Nodes offline under nominal load
I have a small Membase cluster I'm playing with.
The cluster has 1 membase bucket ("default") configured with 1 replica and per-node RAM quota of 128MB.
Node 1: 2 CPU / 12GB RAM (RHEL5 VM)
Node 2: 24 CPU / 24GB RAM (RHEL5)
Node 3: 24 CPU / 48GB RAM (RHEL6)
I have a small Ruby script that sets objects. My keys are predictably named "1" .. "n".
Frequently while setting objects, nodes seem to randomly go offline. For example, I inserted 2000 32KB objects and took these screenshots while doing it:
This behavior is very repeatable for me. I can insert 10,000 1KB objects or 1,000 8KB objects, really any variation...eventually nodes go offline.

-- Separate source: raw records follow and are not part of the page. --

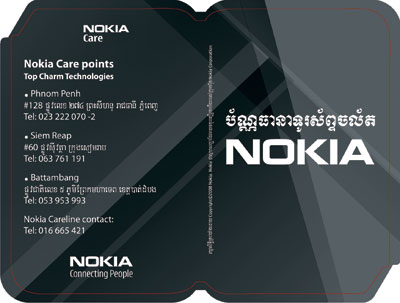 Nokia Warranty Card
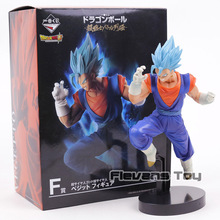 Dragon Ball SUPER Super Saiyan God Vegetto Collectible Figure DBZ Model Figurine Toy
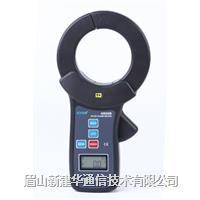ETCR6800D直流/交流钳形电流表 ETCR6800D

In some cases, the server will return a "temporary failure", and when I receive that ServerError exception I have my client back-off for a few seconds and then try again. This behavior ("dear client, please leave me alone for a second") is expected according to the documentation however the nodes going offline randomly seems unusual to me.
When the nodes go offline, they do eventually come back up. The processes themselves never die, the cluster just perceives the nodes are offline transiently.
I guess my questions are...
1) Am I doing something wrong?
2) How can I investigate this more? (Are there more detailed log files I can review besides those logs in the web interface?)
Thanks in advance!